#### TASKS TO COMPLETE:
[a] According to the office action excerpt, on which dates were the information disclosure statements submitted?
[b] List every section heading in the office action excerpt.
[c] Translate this sentence from the office action excerpt into Spanish: "The present application, filed on or after March 16, 2013, is being examined under the first inventor to file provisions of the AIA."

#### SOURCE PASSAGE:
Notice of Pre-AIA  or AIA  Status
The present application, filed on or after March 16, 2013, is being examined under the first inventor to file provisions of the AIA .
Information Disclosure Statement
The information disclosure statements (IDS) submitted on 8/1/2019 and 9/30/2019 are being considered by the examiner.

Claim Rejections-35 USC § 102
In the event the determination of the status of the application as subject to AIA  35 U.S.C. 102 and 103 (or as subject to pre-AIA  35 U.S.C. 102 and 103) is incorrect, any correction of the statutory basis for the rejection will not be considered a new ground of rejection if the prior art relied upon, and the rationale supporting the rejection, would be the same under either status.  
The following is a quotation of the appropriate paragraphs of 35 U.S.C. 102 that form the basis for the rejections under this section made in this Office action:
A person shall be entitled to a patent unless –
(a)(2) the claimed invention was patented, described in a printed publication, or in public use, on sale, or otherwise available to the public before the effective filing date of the claimed invention.

Claims 1-2, 4, 8-10 and 15-18 and 20 are rejected under 35 U.S.C. 102(a)(2) as being anticipated by Le Roux et al. (US-20190318725-A1) hereinafter referred to as Le Roux.

#### EXTRACTED INFORMATION:
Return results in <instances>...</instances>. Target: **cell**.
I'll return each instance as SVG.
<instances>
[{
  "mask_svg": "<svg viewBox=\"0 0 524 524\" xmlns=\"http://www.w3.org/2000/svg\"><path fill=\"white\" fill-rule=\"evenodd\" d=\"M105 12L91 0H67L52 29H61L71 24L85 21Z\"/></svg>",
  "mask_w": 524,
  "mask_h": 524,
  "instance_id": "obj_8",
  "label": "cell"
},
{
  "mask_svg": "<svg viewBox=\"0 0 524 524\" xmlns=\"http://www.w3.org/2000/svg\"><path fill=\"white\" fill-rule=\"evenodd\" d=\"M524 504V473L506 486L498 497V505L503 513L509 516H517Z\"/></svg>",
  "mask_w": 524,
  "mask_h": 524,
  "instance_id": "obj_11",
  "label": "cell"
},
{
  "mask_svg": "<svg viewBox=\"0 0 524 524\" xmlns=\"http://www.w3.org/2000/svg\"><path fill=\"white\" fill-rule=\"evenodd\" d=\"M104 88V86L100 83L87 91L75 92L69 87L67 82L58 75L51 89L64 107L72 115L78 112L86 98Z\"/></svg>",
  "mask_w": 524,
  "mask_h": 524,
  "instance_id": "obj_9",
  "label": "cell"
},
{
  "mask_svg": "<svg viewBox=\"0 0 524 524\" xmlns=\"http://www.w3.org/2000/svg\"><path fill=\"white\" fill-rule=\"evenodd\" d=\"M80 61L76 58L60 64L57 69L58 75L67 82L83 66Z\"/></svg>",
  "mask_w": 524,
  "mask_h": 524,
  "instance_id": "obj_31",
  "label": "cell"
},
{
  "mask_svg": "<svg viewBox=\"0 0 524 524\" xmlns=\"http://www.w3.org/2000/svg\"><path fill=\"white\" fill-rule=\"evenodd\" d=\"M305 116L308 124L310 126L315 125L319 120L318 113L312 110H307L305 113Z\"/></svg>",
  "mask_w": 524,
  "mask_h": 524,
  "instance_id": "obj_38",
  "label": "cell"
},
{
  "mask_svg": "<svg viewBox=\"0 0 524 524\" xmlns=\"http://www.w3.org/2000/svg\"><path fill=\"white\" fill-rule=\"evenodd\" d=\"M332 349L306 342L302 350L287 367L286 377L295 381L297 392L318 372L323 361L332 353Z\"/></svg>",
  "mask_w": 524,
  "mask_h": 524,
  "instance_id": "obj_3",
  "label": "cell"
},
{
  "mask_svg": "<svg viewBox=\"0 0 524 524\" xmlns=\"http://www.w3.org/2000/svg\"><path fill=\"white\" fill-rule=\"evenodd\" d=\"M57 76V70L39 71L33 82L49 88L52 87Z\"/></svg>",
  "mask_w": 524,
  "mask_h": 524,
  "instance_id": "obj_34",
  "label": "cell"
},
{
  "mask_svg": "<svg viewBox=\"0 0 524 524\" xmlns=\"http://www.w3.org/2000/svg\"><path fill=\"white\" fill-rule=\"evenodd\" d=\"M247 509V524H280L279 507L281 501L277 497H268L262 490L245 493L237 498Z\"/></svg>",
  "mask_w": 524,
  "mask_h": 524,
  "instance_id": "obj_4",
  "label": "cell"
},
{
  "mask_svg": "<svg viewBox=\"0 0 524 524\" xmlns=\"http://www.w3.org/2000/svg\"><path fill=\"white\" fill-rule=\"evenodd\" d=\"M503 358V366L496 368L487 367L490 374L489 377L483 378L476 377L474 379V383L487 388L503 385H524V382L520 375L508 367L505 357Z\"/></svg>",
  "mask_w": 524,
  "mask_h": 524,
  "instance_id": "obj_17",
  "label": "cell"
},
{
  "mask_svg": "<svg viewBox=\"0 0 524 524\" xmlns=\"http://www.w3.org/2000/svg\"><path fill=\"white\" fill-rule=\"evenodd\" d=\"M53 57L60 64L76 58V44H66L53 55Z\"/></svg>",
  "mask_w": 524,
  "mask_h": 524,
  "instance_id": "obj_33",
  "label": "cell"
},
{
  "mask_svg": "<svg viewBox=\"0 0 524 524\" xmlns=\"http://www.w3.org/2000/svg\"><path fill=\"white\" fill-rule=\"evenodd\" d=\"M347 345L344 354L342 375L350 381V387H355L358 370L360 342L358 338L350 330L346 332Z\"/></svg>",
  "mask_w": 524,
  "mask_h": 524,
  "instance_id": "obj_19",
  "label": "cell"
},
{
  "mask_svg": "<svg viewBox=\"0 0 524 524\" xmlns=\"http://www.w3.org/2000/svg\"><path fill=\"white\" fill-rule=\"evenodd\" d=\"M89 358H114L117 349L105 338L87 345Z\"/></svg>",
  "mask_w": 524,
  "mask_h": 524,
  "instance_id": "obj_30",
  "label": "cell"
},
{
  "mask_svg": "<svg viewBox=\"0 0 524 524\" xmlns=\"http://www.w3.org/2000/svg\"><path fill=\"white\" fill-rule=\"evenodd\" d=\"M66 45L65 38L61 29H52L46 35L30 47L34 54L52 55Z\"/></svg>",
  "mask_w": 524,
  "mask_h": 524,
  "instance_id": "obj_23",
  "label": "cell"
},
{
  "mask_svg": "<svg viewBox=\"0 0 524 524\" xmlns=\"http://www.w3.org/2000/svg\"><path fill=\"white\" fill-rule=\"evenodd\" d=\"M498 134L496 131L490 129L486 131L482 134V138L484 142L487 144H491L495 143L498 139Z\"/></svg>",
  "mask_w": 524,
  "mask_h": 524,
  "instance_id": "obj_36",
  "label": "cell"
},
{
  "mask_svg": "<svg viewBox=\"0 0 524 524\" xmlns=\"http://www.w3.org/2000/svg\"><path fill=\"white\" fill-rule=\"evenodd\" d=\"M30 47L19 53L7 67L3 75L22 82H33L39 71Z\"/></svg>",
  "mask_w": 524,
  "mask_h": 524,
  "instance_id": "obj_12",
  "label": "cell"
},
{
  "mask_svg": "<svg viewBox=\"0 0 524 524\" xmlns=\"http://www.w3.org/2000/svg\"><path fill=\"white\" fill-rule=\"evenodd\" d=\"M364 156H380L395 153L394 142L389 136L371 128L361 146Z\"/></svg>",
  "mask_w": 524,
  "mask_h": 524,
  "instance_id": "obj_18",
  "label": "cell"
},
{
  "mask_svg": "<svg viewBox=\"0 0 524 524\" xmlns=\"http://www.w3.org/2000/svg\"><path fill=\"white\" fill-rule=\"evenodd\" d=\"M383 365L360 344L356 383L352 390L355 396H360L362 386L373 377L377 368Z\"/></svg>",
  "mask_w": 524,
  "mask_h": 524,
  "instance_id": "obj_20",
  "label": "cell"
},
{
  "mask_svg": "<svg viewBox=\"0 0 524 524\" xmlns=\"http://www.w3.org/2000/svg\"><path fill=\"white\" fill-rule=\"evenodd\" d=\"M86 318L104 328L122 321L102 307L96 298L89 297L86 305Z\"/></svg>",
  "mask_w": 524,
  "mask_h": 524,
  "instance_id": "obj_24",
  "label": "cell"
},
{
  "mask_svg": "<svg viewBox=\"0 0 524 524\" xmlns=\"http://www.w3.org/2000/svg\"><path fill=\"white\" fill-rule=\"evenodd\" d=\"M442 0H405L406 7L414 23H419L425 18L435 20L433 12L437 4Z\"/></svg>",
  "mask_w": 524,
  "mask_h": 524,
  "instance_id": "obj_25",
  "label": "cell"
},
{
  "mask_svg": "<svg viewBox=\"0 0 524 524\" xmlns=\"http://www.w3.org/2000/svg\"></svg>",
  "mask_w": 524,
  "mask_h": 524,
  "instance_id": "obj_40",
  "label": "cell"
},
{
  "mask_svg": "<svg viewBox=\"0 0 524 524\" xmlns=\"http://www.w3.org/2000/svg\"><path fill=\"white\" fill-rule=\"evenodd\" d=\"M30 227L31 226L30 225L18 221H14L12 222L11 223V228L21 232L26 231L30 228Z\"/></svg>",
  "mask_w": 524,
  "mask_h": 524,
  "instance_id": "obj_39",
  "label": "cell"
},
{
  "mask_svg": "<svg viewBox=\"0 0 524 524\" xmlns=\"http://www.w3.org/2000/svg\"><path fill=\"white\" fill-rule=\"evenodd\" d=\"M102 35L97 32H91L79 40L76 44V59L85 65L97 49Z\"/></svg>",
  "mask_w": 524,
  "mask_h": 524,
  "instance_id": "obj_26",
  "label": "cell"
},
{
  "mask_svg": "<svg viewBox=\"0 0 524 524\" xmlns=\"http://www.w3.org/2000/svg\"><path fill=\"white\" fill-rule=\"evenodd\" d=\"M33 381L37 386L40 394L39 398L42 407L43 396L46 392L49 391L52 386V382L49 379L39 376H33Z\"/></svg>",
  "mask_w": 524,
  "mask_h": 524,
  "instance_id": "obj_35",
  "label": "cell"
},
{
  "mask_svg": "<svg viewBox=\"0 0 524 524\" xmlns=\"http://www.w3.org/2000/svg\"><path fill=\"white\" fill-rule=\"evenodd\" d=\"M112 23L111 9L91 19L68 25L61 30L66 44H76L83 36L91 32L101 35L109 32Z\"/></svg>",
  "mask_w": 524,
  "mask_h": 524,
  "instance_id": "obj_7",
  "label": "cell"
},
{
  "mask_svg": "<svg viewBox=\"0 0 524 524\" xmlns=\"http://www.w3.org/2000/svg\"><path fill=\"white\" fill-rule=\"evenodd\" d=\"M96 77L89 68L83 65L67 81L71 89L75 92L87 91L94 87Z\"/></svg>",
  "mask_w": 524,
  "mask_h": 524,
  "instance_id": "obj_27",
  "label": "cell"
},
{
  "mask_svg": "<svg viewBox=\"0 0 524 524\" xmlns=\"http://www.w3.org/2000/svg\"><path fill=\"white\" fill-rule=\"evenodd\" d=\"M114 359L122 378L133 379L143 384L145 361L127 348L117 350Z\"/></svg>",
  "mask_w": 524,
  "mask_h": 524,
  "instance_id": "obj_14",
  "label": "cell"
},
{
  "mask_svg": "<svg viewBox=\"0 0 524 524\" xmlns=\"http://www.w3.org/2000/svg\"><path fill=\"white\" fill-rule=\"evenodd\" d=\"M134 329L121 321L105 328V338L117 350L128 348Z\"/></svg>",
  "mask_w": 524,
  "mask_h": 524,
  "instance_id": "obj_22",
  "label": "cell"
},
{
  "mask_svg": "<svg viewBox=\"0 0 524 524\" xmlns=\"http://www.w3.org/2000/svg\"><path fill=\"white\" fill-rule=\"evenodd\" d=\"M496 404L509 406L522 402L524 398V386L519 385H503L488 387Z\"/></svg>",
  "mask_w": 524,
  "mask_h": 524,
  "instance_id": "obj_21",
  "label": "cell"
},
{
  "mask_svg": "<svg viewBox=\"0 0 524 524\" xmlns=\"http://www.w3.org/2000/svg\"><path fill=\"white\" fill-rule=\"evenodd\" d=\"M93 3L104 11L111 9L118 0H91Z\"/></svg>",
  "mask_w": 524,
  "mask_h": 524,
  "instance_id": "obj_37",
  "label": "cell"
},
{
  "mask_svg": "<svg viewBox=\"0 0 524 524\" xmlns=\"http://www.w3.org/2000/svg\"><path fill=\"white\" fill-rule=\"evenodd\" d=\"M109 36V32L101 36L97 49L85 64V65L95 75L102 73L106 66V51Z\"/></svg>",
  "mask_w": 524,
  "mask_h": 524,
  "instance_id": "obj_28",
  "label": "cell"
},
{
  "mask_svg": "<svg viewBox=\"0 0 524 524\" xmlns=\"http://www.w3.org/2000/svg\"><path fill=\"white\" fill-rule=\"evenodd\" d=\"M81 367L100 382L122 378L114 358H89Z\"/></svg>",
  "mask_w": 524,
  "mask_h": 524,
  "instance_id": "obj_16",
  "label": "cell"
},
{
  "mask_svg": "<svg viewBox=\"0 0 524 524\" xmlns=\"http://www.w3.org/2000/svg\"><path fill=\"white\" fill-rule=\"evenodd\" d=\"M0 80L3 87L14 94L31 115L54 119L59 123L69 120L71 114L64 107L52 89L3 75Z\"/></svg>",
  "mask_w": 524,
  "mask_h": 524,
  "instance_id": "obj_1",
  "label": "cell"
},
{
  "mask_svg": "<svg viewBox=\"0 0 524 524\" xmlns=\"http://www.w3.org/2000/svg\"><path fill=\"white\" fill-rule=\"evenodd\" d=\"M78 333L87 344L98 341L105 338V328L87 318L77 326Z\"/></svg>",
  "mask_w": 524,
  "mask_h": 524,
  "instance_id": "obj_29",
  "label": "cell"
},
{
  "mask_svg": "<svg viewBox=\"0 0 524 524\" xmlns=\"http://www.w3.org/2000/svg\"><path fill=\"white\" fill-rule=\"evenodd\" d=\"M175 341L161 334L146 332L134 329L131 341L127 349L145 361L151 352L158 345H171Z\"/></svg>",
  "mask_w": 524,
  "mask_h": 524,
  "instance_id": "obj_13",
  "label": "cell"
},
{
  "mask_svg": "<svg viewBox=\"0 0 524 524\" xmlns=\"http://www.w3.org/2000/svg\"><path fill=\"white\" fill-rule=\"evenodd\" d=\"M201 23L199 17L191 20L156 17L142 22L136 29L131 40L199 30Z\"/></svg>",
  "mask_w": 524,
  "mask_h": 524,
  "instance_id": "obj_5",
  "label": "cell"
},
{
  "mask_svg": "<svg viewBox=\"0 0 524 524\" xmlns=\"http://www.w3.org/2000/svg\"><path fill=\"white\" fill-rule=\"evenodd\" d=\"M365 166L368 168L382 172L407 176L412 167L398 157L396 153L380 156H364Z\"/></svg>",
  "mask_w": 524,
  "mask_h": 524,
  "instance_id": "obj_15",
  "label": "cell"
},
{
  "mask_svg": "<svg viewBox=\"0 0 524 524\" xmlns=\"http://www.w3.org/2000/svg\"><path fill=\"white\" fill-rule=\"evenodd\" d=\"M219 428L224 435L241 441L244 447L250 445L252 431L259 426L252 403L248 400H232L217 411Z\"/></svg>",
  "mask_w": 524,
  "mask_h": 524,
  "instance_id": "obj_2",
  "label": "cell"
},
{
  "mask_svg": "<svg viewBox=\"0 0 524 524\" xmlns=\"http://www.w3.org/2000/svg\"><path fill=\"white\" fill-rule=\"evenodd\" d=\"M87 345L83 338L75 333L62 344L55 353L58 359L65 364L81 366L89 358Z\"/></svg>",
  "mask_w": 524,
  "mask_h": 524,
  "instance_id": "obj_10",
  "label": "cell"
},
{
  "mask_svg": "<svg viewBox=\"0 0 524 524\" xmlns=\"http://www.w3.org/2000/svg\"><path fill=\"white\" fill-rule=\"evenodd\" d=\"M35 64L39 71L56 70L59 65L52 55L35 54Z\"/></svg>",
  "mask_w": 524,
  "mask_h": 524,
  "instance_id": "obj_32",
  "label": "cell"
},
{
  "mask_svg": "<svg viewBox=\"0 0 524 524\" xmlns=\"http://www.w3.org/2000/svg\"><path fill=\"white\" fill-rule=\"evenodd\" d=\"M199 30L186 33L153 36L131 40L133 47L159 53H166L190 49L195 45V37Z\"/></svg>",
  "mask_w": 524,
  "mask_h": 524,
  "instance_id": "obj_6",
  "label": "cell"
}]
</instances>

#### SET OF ANSWERS:
[a] 8/1/2019 and 9/30/2019

[b]
Notice of Pre-AIA or AIA Status
Information Disclosure Statement
Claim Rejections-35 USC § 102

[c] La presente solicitud, presentada el 16 de marzo de 2013 o después de esa fecha, se está examinando conforme a las disposiciones de primer inventor en presentar de la AIA.